İmâm-ı Rabbânî Hazretleri 1. cildin 305. mektubunda namazın hakikati ile ilgili konuyu bir başka vesileyle bahis mevzuu edinir ve namazın tamam olmasının dört şeye bağlı olduğunu şöyle beyân eder:
“Namazın tamam olması ve kemali; onun farzlarını, vaciplerini; sünnetlerini, müstehablerini yerine getirmekten ibarettir. Bütün bunlar, fıkıh kitaplarında tafsilâtı ile yazılmıştır. Sayılan dört şey dışında, bir başka şeyin, namazın tamamiyetinde medhali yoktur. Namazda huşu dahi bu dört şeyin içindedir.
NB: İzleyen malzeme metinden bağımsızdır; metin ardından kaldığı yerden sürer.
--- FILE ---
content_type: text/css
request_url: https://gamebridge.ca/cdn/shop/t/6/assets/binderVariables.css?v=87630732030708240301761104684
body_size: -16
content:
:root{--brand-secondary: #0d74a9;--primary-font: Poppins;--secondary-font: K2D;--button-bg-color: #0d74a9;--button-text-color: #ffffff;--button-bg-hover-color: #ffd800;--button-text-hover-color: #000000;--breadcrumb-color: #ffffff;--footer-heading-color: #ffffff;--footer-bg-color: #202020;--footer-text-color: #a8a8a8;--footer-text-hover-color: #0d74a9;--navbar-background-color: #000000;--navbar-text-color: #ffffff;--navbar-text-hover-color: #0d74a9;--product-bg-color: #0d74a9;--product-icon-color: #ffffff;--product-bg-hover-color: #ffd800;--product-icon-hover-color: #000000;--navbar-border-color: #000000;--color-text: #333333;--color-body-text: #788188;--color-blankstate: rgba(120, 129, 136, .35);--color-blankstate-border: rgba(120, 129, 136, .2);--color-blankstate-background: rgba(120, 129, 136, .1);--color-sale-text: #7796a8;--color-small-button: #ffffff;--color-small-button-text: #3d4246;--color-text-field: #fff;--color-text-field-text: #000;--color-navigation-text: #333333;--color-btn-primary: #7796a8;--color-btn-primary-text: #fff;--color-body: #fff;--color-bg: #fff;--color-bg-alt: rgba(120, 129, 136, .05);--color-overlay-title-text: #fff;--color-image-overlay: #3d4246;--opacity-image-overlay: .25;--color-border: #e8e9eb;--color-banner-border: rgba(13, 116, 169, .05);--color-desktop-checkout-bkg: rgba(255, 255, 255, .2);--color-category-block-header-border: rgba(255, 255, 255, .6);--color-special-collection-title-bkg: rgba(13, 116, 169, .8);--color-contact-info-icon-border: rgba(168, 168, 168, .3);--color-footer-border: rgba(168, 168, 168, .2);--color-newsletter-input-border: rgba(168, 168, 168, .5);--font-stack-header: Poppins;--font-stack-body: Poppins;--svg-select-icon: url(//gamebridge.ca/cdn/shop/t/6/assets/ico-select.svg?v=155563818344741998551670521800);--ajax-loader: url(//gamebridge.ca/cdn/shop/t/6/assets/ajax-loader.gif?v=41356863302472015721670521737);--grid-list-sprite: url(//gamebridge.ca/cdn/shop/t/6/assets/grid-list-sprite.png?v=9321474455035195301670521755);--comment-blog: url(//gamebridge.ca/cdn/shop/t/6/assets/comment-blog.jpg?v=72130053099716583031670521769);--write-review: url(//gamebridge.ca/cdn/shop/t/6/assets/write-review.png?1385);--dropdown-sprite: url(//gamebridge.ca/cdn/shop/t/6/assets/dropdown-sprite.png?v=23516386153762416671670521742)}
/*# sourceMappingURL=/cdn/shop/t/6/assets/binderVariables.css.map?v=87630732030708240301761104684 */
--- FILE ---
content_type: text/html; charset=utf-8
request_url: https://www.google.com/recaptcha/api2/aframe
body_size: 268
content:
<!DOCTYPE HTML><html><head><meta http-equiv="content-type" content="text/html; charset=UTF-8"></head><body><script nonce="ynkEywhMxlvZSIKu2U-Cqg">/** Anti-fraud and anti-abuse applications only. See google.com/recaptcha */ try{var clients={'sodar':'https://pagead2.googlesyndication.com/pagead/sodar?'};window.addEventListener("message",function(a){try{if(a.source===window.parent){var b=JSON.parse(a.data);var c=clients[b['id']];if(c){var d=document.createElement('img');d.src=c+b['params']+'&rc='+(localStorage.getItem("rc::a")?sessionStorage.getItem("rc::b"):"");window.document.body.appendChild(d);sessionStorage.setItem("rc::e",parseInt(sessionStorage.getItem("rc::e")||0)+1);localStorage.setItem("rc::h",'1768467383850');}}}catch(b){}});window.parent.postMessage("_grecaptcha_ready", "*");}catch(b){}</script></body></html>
Kalb huzuru dahi, yine bu dört şeye bağlıdır.”
Ameli Göz Ardı Edenler
Daha sonra, evvel beyân ettiği eksikliğin tam karşısında konuşlanıp konunun manevî veçhesini odaklanmasına rağmen şer‘î veçhesini göz ardı edenlerin durumuna da şöyle dikkat çeker:
“Bir cemaat, bu dört şeyin ilmi ile iktifa edip onlarla amel etmeyi boş sayıp bırakma yolunu tercih ettiler. Hiç şüphe edilmeye ki onların, namazın kemalâtından nasipleri azaldı. Bunlardan bir başka cemaat ise daha ziyade Sübhan Hak ile kalb huzuruna önem verip duyguların amellerine iltifatları azaldı. Yalnız farzları ve sünnetleri yapmakla kaldılar. İşbu cemaat dahi, namazın hakikatini anlayamadı; onu bilemeyip namazın kemalini bir başka yolda aradılar. Kalb huzurunu, sadece namazın ahkâmı cümlesinden bir parça saymadılar.
Rasûlüllâh (Sallâllâhu Aleyhi ve Sellem) Efendimizin buyurduğu: “Namaz, ancak kalb huzuru ile olur.”[2] hadîs-i şerîfinden murad, bu dört işle beraber olmasıdır. Ta ki bu işlerin yerine getirilmesinde bir fütur olmaya. Fakirin zihnine bu huzurdan başka bir huzur gelmemektedir.”
Dipnotlar
[1] Buhârî, Eşribe, 15; Ebû Dâvûd, Tıb, 2; Tirmizî, Tıb, 7.
[2] es-Süyûtî, el-Câmi‘ü’s-Sağîr, 1/145; Şerhu’n-Nevevî alâ Sahîhi’l-Müslim, 5/44.